The Model 1 well profile may be too high and Model 3 may be more realistic, future data will help to sort this out.  I created a scenario using the Model 1 well profile which results in output similar to the USGS mean estimate of 5.8 BBO over the period from 1953 to 2073. The scenario assumes that prices remain below the Jan 2017 break even price of $107/barrel so that new wells are no longer added after early 2017 and that 1500 wells are added per year from 2013 to 2016.  Total wells are 11,000 and output from 1953 to 2073 is 5.9 BBO, well productivity decreases as in figure 10.  See figure 14 below:


Figure 14
If we use the scenario above, but change the average well profile to Model 3 we get:


Figure 15

In this case prices would need to rise to $112/barrel by July 2016 in order for new wells to be added profitably.  Output from 1953 to 2073 falls to 3.6 BBO from 5.9 BBO using Model 1(figure 14).

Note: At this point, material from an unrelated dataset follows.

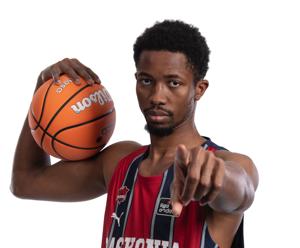 El gran enigma del juego interior azulgrana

In a future post I will look at scenarios which would match the USGS high and low estimates using Model 3 and assuming that F5 and F95 estimates for the total Bakken/Three Forks can be used to estimate F5 and F95 for the North Dakota portion.

This is a revision of a very rough draft I posted on May 16, 2013, I apologize to anyone who read it, I will do a better job of editing before posting in the future.